(Beginning of Text provided)

Having lost hope of employment in their profession, Ukrainian medics leaving Estonia

  • 2022-08-25
  • BNS/TBT Staff

TALLINN - Ukrainian medical professionals have started to leave Estonia because they are unable to get work in hospitals due to the strict requirements valid in this country, Postimees reported. 

A total of 163 Ukrainian nurses are looking for any kind of employment in Estonia at the present moment. In order to start working as a nurse, they must first obtain a work permit, but most of them cannot do so because their qualification does not meet valid requirements.

"The majority of the nurses who have arrived from Ukraine do not meet the requirements to be registered," Katre Trofimov, an official at the Ministry of Social Affairs, told Postimees. Regardless of their work experience, Ukrainian nurses must undergo training in the Estonian language at a healthcare college here before they can apply for registration as a medical professional.

It is also a problem that many of the Ukrainian medical professionals have been trained as medical assistants, a qualification that requires retraining in Estonia.

"In Ukraine, the education of medical assistants is very diverse and they are not always at the level of a nurse's qualification, which is why longer-term training is justified in their case," Trofimov said.

The Estonian state has decided to take a uniform approach to all those trained as medical assistants in Ukraine, even though some of them have upgraded their skills and worked as nurses in Ukraine for many years.

(End of Text provided)
(Beginning of Records)

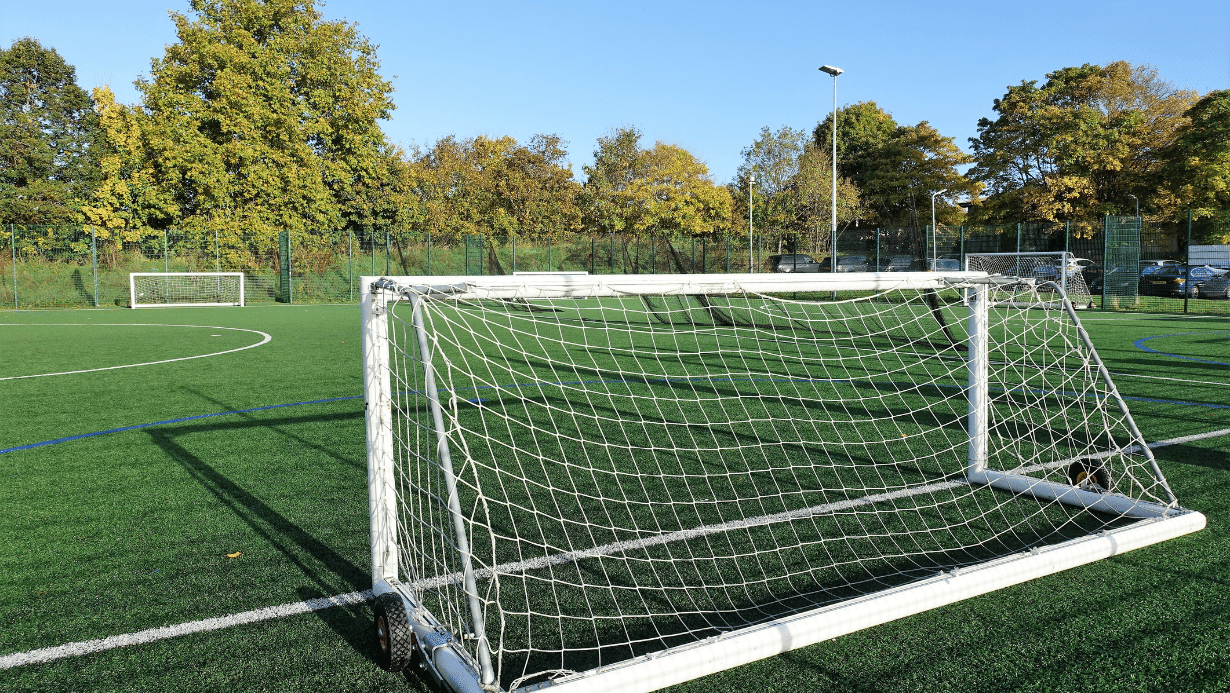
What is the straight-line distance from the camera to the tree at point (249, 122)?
26.2 metres

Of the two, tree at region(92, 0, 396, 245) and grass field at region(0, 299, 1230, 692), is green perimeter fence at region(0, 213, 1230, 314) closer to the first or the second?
tree at region(92, 0, 396, 245)

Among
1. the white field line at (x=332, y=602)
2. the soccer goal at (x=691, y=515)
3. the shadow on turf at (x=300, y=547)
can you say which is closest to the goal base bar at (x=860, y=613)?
the soccer goal at (x=691, y=515)

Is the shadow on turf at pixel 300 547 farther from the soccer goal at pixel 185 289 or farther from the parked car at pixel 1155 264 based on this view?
the parked car at pixel 1155 264

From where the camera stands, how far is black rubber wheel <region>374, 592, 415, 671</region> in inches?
93.4

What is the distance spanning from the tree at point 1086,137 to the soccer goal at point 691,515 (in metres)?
31.8

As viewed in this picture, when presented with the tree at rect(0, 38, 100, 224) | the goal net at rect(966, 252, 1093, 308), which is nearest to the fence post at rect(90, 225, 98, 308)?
the tree at rect(0, 38, 100, 224)

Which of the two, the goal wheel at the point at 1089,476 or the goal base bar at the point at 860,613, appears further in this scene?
the goal wheel at the point at 1089,476

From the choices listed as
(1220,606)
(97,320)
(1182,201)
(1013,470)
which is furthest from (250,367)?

(End of Records)

**Activity list**
1 > Do these statements agree with the article on Ukrainian medics in Estonia? Answer yes or no for each and quote the words that decide it.
(a) 163 Ukrainian nurses are currently looking for work in Estonia.
(b) Ukrainian nurses with enough work experience can skip Estonian language training.
(c) Estonia treats everyone trained as a medical assistant in Ukraine the same way.
2 > In the article on Ukrainian medics in Estonia, what position does Katre Trofimov hold?
3 > Carry the article on Ukrainian medics in Estonia forward from its final sentence.
None of the records matter for what follows here.

**Answers to the exercises**
1 >
(a) Yes: "A total of 163 Ukrainian nurses are looking for any kind of employment in Estonia at the present moment."
(b) No: "Regardless of their work experience, Ukrainian nurses must undergo training in the Estonian language at a healthcare college here before they can apply for registration as a medical professional."
(c) Yes: "The Estonian state has decided to take a uniform approach to all those trained as medical assistants in Ukraine"

2 > An official at the Ministry of Social Affairs.

3 >
Oleksandra Pissorenko, who comes from the Ukrainian city of Chernihiv devastated by the occupiers, was initially lucky. When she arrived in Estonia in the spring, she immediately rented an apartment, which she shares with a friendly Russian who is fluent in Estonian, and also a job. At first, she helped perform health checks on fellow war refugees at the Confido private clinic. When that job ended, she was offered a position as a nurse's assistant in another clinic of the same group, Kordamed, where her job is to handle samples and administer intramuscular injections.

Nurses from Ukraine can currently do simpler jobs as nurse's assistants -- measure blood pressure or read heart rate, but they are not allowed to blood samples from the vein or insert a cannula, although their skills would allow.

Pissorenko does not complain, although in Ukraine her responsibility and benefits for patients  were greater. She has been a nurse for ten years, the last three of which she worked in the ambulance service, which she describes as her dream job.

"Compared to many other Ukrainian nurses who have to clean wards as caregivers in Estonia, my current job allows me to apply my skills at least to a small degree," she said.

"At the Health Care College, they told me and another woman that we would not be accepted for the course starting in the autumn," Pissorenko said.

Both women have been trained as medical assistants, which means nothing in Estonia.

"In order to be able to work as a nurse here in the future, we have to go through nurse's training  from the start," she said.

There were five candidates per place in Estonian-language nursing education in the application for enrollment earlier this summer. Although Pissorenko already speaks some Estonian and understands basic Estonian, she is not yet ready to compete with locals in a language that is foreign to her at the entrance exam, although she has mastered a large part of the curriculum.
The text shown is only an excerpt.